Devrim öncesi güneyin edebiyatı soylu ve dünyeviydi, güney plantasyonlarının güçlü sosyal ve ekonomik sistemlerini yansıtırdı. İlk İngiliz göçmenleri dinsel özgürlük için değil ekonomik fırsatlar için güneydeki sömürgelere yönelmişlerdi.
Her ne kadar bir çok güneyli kölelerinden çok da fazla iyi yaşayamayan fakir çiftçiler ve ticaretle uğraşan insanlar olsalar da, güneyli okumuş üst tabaka, kölelikle sağlanabilen, soylu ve toprakları olan efendilerin oluşturduğu klasik, Eski Dünya idealleri tarafından şekillendirilmişti.
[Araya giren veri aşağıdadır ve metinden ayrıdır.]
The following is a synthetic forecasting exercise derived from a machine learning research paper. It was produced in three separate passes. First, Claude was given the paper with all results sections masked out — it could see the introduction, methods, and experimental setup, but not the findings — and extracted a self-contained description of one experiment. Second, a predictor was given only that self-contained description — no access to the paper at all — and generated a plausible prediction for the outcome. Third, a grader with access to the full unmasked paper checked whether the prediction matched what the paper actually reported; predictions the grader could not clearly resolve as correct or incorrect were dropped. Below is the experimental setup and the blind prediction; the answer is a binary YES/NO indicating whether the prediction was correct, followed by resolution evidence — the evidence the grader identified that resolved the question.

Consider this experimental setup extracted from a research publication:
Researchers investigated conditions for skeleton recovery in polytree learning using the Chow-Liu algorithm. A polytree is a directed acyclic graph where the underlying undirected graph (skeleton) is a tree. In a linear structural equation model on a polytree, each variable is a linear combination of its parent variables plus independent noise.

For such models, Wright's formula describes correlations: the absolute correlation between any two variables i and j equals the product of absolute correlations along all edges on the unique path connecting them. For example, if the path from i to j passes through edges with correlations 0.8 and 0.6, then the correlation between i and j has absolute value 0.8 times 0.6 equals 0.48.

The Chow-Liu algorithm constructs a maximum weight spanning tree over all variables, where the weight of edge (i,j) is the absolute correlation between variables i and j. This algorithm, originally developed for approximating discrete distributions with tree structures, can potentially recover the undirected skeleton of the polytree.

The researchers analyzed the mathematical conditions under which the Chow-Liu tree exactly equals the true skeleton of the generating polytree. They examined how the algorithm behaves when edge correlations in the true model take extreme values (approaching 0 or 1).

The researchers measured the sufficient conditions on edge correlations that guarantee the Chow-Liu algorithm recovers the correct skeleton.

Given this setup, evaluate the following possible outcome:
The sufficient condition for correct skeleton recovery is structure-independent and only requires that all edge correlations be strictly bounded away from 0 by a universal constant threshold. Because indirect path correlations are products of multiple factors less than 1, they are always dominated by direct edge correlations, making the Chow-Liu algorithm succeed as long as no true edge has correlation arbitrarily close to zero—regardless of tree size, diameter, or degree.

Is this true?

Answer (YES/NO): NO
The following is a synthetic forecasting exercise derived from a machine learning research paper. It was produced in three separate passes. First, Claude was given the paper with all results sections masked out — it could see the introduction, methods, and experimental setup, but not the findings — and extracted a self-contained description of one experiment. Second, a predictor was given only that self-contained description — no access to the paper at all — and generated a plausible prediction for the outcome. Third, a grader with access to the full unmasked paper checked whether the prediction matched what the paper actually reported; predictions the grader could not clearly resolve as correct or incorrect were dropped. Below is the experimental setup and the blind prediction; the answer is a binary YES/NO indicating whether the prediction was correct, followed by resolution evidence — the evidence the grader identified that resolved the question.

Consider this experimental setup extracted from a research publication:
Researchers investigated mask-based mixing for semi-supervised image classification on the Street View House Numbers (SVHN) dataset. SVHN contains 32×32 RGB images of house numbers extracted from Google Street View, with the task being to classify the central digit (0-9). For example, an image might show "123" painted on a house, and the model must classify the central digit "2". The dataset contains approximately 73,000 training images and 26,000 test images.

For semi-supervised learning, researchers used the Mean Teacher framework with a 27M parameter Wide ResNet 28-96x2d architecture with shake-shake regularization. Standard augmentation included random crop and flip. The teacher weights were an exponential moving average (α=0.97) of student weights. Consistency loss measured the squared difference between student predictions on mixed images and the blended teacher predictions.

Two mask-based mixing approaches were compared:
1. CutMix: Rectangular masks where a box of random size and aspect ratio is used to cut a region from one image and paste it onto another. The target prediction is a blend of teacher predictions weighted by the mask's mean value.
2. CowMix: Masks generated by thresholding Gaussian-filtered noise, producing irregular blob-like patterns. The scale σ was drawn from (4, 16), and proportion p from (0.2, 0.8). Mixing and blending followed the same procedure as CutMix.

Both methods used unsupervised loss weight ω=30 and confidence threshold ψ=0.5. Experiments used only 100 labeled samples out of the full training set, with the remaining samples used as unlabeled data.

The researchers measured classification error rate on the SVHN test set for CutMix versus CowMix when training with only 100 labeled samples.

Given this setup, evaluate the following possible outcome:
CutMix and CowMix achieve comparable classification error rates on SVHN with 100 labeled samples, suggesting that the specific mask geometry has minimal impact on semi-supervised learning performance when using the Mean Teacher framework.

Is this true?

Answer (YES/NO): YES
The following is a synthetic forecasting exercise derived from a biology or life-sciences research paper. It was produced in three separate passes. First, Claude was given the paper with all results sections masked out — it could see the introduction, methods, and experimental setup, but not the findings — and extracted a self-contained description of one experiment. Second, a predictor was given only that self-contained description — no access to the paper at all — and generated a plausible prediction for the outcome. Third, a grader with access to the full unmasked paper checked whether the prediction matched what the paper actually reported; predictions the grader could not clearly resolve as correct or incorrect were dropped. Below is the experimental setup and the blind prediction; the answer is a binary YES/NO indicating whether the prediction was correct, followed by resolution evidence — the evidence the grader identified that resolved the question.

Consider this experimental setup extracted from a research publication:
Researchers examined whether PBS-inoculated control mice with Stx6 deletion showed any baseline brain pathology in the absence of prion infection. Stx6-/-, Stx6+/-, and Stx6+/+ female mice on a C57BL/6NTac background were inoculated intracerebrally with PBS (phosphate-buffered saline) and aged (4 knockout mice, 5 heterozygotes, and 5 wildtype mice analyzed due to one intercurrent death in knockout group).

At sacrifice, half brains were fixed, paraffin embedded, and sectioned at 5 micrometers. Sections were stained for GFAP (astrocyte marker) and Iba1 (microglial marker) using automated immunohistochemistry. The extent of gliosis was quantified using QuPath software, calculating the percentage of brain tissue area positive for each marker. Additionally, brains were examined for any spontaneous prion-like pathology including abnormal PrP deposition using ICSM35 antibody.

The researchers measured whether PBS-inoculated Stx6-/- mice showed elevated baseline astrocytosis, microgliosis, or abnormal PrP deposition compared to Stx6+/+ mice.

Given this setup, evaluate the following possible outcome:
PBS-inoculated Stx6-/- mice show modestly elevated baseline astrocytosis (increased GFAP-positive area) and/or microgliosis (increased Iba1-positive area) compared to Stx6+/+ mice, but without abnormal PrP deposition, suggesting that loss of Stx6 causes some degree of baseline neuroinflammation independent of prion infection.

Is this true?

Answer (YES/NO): NO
Bu gelenekler zengin güneylileri bedenleriyle çalışmaktan kurtardı, onlara boş vakit sağladı ve Amerika’nın ıssız ve boş topraklarının ortasında soylu bir yaşantı kurma rüyasını gerçek kıldı. Püritenlerin çok çalışmaya, eğitime ve ciddiyete verdikleri öneme çok az rastlanıyordu – bunun yerine daha çok at binme ve avlanma gibi zevkler öne çıktı. Kilise, vicdanın ayrıntılı bir biçimde inceleneceği bir forum olmak yerine, soylu sosyal yaşamın merkeziydi.